In October 2015, the 34 member countries of the Organisation for Economic Cooperation and Development (OECD) developed a Base Erosion and Profit Shifting (BEPS) plan to combat the practice of artificially shifting income into tax-advantaged environments through the misuse of transfer pricing. (For more background information on previous transfer pricing scrutiny, be sure to read the article from the July 2015 issue of Bottom Lines.)
Since its release, legislation around the BEPS Action Plan has been taking shape to help enforce compliance with the rules and regulations. Both the U.S. Senate Finance Committee and the House Ways and Means Subcommittee on Tax Policy held separate hearings on BEPS in early December 2015.
On December 21, 2015, the IRS released proposed regulations requiring multinational enterprises to provide information on a country-by-country basis related to the multinational group’s income and taxes paid, as well as indicators of the location of economic activity within the group.

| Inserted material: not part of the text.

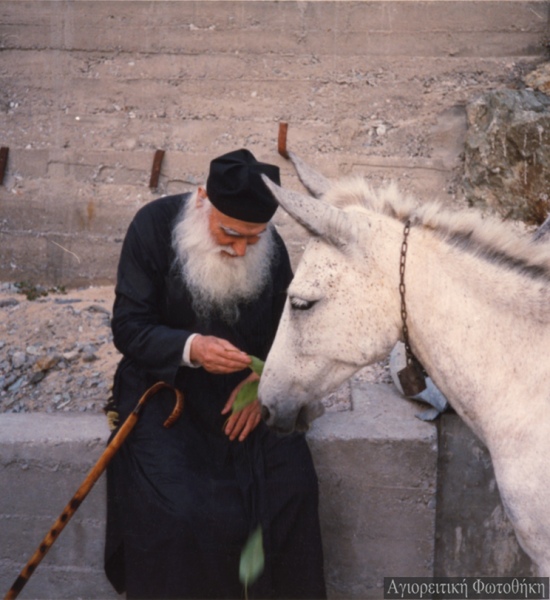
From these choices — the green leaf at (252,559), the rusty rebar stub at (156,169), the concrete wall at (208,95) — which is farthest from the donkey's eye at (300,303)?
the rusty rebar stub at (156,169)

Further, officials from 31 countries signed an agreement in January 2016 that implements the automatic exchange of country-by-country reports on multinational corporations. While the U.S. did not sign the agreement, U.S. multinational companies will still be required to file reports if their group includes entities with operations in a foreign country in which these requirements have been implemented.
Countries within the European Union are taking the lead on instituting reporting requirements. The United Kingdom issued final rules on February 26 on country-by-country reporting; the Netherlands, Belgium, Spain, France, Poland, and Germany have already introduced or passed legislation that increases the transfer pricing reporting requirements. Australia, Mexico, and Brazil have also introduced legislation related to the BEPS Action Plan, with more countries likely to follow suit.
The OECD BEPS Action Plan and subsequent legislation marks a defining moment for transfer pricing compliance. Multinational companies will have to make significant changes to manage the additional compliance requirements. Noncompliance will become more costly, arduous, and time-consuming.
Companies should work with their advisors to minimize tax risk and move to the forefront of the reporting requirements, which include increased audit scrutiny, country-by-country reporting, and new anti-avoidance legislation.